- WHAT IS NEEDED:
Retype the tail of the data exactly, starting at the line containing "How distant from" and stopping at the last line.

==== DATA

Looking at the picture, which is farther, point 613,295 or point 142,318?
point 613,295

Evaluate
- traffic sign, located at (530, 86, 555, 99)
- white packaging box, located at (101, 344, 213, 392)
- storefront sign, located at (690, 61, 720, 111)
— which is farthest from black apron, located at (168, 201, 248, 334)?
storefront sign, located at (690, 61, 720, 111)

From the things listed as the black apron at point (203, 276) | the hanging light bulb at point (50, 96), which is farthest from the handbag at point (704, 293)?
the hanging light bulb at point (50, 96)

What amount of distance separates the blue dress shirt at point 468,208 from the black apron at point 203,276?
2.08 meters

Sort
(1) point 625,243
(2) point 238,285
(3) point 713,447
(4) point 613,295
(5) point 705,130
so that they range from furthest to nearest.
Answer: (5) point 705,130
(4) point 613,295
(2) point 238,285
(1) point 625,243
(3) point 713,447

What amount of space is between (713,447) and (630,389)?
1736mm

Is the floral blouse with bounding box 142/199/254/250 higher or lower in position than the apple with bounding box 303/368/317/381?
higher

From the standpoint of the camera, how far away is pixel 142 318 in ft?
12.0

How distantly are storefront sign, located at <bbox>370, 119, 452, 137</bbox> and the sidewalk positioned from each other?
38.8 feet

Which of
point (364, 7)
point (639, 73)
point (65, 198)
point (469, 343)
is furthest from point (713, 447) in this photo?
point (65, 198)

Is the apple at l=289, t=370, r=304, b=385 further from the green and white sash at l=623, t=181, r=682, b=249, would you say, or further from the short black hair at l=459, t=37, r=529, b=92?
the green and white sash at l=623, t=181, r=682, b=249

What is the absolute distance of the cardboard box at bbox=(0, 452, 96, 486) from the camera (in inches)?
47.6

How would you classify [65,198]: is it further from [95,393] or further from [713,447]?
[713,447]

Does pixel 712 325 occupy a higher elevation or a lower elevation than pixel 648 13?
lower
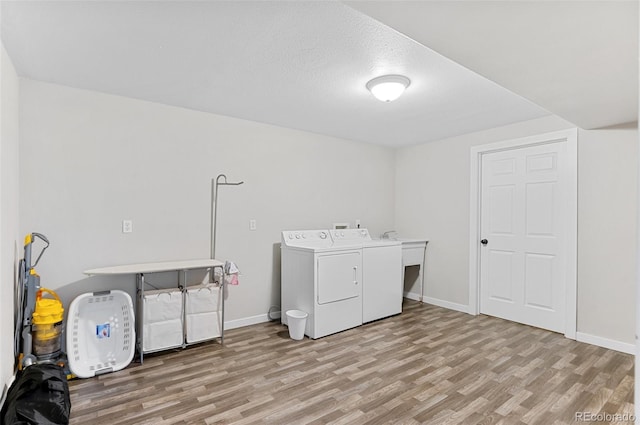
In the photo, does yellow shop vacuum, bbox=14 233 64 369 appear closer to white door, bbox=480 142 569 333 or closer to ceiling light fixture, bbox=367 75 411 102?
ceiling light fixture, bbox=367 75 411 102

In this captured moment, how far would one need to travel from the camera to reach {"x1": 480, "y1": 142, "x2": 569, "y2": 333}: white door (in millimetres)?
3539

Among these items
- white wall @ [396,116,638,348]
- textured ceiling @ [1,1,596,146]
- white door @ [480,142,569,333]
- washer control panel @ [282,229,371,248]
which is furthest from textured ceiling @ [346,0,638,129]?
washer control panel @ [282,229,371,248]

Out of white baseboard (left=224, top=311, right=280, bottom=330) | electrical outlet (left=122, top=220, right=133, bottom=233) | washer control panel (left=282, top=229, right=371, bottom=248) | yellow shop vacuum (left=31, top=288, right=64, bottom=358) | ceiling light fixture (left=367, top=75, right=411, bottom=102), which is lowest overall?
white baseboard (left=224, top=311, right=280, bottom=330)

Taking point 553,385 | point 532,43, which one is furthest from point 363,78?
point 553,385

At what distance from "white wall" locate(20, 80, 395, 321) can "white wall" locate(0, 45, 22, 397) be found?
0.88 feet

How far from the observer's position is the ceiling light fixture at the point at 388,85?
2.49 m

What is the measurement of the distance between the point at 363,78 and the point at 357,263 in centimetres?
198

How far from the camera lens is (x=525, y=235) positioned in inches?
150

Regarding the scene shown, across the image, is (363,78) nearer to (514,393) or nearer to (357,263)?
(357,263)

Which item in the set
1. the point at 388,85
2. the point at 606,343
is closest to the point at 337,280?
the point at 388,85

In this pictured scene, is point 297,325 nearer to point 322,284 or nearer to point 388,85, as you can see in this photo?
point 322,284

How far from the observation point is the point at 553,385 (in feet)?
7.97

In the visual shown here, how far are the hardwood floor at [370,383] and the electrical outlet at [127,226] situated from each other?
1.14 meters

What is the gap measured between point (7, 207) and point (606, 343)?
489cm
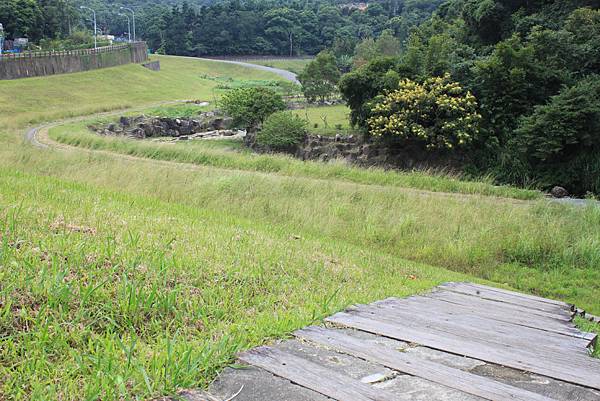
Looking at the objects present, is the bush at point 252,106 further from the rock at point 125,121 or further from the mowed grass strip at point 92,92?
the mowed grass strip at point 92,92

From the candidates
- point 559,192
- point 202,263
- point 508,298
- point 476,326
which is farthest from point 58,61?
point 476,326

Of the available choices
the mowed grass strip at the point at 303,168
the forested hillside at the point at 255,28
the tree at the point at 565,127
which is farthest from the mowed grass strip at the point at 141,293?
the forested hillside at the point at 255,28

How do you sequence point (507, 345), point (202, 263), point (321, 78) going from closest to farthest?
point (507, 345), point (202, 263), point (321, 78)

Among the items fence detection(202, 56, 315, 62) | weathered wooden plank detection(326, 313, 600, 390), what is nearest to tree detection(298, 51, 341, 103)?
weathered wooden plank detection(326, 313, 600, 390)

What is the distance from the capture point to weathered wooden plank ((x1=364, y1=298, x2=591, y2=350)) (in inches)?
168

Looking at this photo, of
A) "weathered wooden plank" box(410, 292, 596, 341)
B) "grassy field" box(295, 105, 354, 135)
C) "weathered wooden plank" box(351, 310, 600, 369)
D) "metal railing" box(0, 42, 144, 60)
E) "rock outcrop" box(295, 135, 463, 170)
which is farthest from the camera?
"metal railing" box(0, 42, 144, 60)

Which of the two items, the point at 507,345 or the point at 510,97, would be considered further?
the point at 510,97

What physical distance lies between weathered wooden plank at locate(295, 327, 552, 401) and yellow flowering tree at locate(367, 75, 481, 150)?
79.7ft

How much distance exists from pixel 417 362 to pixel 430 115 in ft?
89.4

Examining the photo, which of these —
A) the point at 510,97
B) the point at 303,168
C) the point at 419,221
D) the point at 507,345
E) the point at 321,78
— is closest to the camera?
the point at 507,345

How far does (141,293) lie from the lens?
4.41 m

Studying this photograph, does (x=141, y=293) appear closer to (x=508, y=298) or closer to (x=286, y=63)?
(x=508, y=298)

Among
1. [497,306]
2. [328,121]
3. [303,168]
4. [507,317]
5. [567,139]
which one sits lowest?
[328,121]

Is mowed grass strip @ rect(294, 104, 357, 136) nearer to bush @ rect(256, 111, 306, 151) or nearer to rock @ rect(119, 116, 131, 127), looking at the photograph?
bush @ rect(256, 111, 306, 151)
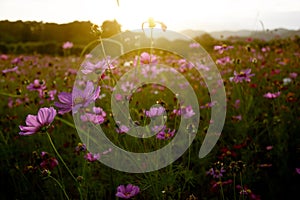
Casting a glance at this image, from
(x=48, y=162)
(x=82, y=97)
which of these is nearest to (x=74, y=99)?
(x=82, y=97)

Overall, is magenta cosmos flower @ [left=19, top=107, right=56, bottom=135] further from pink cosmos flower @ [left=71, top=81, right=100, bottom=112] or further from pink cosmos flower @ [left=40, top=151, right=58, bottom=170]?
pink cosmos flower @ [left=40, top=151, right=58, bottom=170]

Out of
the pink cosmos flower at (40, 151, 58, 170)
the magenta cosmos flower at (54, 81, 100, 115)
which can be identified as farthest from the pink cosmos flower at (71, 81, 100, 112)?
the pink cosmos flower at (40, 151, 58, 170)

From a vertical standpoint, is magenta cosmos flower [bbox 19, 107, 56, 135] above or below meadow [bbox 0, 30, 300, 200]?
above

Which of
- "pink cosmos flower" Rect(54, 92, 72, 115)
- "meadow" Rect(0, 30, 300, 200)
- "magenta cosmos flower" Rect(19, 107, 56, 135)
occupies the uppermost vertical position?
"pink cosmos flower" Rect(54, 92, 72, 115)

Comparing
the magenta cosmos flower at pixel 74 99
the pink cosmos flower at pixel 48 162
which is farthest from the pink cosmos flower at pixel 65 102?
the pink cosmos flower at pixel 48 162

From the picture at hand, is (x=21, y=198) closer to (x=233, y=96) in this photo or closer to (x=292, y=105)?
(x=233, y=96)

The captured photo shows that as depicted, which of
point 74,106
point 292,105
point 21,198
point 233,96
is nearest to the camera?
point 74,106

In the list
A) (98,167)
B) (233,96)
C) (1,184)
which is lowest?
(1,184)

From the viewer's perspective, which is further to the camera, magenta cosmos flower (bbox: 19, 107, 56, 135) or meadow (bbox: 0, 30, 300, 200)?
meadow (bbox: 0, 30, 300, 200)

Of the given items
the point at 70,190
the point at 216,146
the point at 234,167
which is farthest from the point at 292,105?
the point at 70,190

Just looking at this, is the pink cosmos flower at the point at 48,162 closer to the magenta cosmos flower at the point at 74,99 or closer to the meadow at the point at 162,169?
the meadow at the point at 162,169

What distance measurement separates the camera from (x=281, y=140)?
5.43 ft

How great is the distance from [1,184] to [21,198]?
0.22m

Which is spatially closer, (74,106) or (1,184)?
(74,106)
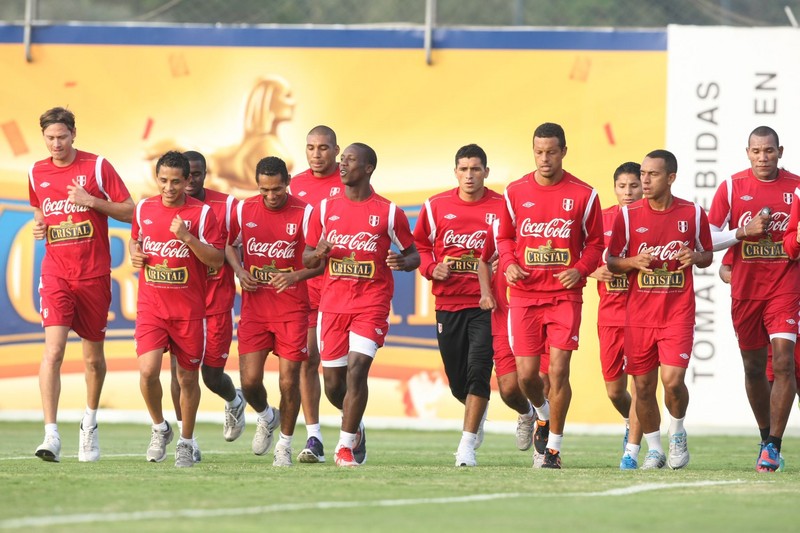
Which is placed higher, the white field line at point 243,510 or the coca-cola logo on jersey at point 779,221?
the coca-cola logo on jersey at point 779,221

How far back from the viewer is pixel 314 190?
1115 cm

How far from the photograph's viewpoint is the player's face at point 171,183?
9.67 m

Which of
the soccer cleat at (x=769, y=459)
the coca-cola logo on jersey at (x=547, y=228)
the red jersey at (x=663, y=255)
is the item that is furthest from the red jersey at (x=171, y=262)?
the soccer cleat at (x=769, y=459)

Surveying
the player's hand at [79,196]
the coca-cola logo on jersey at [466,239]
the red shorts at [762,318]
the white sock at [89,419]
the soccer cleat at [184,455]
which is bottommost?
the soccer cleat at [184,455]

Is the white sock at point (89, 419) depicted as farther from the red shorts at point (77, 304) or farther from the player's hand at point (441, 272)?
the player's hand at point (441, 272)

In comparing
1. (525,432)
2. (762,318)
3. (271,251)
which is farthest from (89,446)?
(762,318)

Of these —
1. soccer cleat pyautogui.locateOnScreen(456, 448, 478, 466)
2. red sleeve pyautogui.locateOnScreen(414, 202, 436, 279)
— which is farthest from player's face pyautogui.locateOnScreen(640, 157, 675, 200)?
soccer cleat pyautogui.locateOnScreen(456, 448, 478, 466)

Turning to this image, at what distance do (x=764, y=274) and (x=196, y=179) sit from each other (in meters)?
4.45

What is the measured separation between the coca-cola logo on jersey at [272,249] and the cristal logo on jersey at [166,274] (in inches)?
24.1

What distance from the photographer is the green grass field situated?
6.00 meters

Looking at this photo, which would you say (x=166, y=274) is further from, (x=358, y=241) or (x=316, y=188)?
(x=316, y=188)

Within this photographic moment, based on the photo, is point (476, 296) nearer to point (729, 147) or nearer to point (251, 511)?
point (251, 511)

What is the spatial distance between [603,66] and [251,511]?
10019 millimetres

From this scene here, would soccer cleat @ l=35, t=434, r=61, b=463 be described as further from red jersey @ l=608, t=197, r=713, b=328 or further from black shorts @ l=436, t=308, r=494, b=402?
red jersey @ l=608, t=197, r=713, b=328
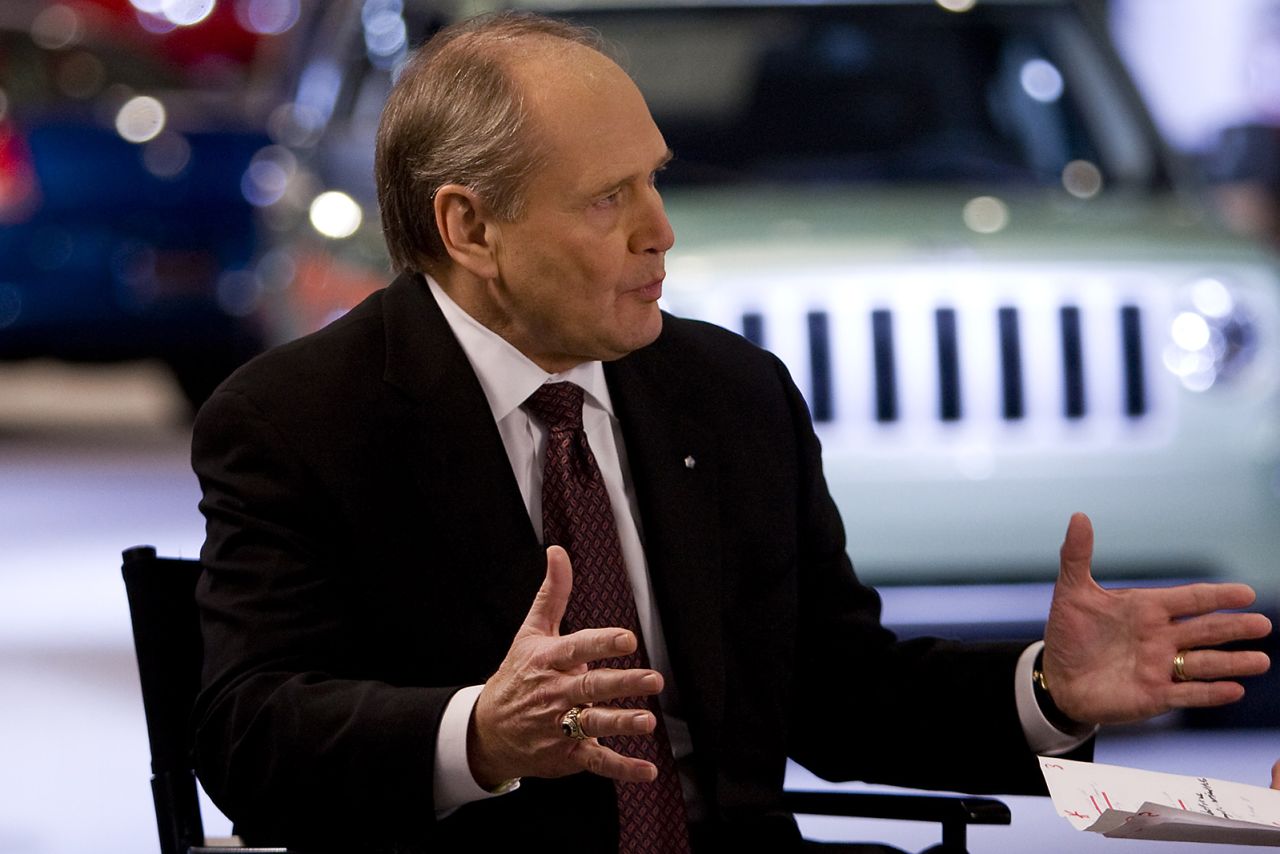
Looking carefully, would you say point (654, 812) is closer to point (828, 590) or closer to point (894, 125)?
point (828, 590)

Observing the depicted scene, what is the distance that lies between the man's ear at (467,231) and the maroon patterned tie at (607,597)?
0.73 ft

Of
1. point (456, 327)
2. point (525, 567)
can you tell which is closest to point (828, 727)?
point (525, 567)

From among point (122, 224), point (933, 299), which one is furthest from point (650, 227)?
point (122, 224)

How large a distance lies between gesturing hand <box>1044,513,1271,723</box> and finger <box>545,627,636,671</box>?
67 cm

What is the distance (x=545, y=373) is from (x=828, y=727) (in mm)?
608

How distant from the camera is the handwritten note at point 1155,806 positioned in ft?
6.73

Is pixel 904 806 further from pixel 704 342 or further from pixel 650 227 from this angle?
pixel 650 227

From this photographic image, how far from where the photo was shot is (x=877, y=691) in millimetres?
2646

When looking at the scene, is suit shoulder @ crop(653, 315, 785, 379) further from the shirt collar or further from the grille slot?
the grille slot

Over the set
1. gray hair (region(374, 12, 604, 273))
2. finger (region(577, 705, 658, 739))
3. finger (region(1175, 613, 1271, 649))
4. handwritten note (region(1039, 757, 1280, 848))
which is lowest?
handwritten note (region(1039, 757, 1280, 848))

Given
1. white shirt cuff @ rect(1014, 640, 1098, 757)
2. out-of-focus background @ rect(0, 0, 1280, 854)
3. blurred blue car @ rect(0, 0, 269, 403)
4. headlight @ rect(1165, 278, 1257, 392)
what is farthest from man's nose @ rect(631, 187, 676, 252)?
blurred blue car @ rect(0, 0, 269, 403)

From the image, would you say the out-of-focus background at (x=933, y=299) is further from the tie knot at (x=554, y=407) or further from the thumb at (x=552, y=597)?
the thumb at (x=552, y=597)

========

- FULL SOLUTION:
How distant from the camera is the handwritten note at point 1155,806 positioned in ft?
6.73

Is pixel 904 806 further from pixel 704 342 or further from pixel 650 227 from this angle?
pixel 650 227

From this photographic image, how far from where the photo was shot is (x=877, y=691) in millimetres?
2646

When looking at the scene, is suit shoulder @ crop(653, 315, 785, 379) further from the shirt collar or further from the grille slot?
the grille slot

Over the set
1. gray hair (region(374, 12, 604, 273))
2. finger (region(577, 705, 658, 739))
3. finger (region(1175, 613, 1271, 649))
4. handwritten note (region(1039, 757, 1280, 848))
which is lowest?
handwritten note (region(1039, 757, 1280, 848))

Given
1. white shirt cuff @ rect(1014, 640, 1098, 757)
2. out-of-focus background @ rect(0, 0, 1280, 854)
3. blurred blue car @ rect(0, 0, 269, 403)
4. headlight @ rect(1165, 278, 1257, 392)
what is farthest from man's nose @ rect(631, 187, 676, 252)?
blurred blue car @ rect(0, 0, 269, 403)

From the image, would you say the out-of-focus background at (x=933, y=299) is further from the tie knot at (x=554, y=407) or further from the thumb at (x=552, y=597)?
the thumb at (x=552, y=597)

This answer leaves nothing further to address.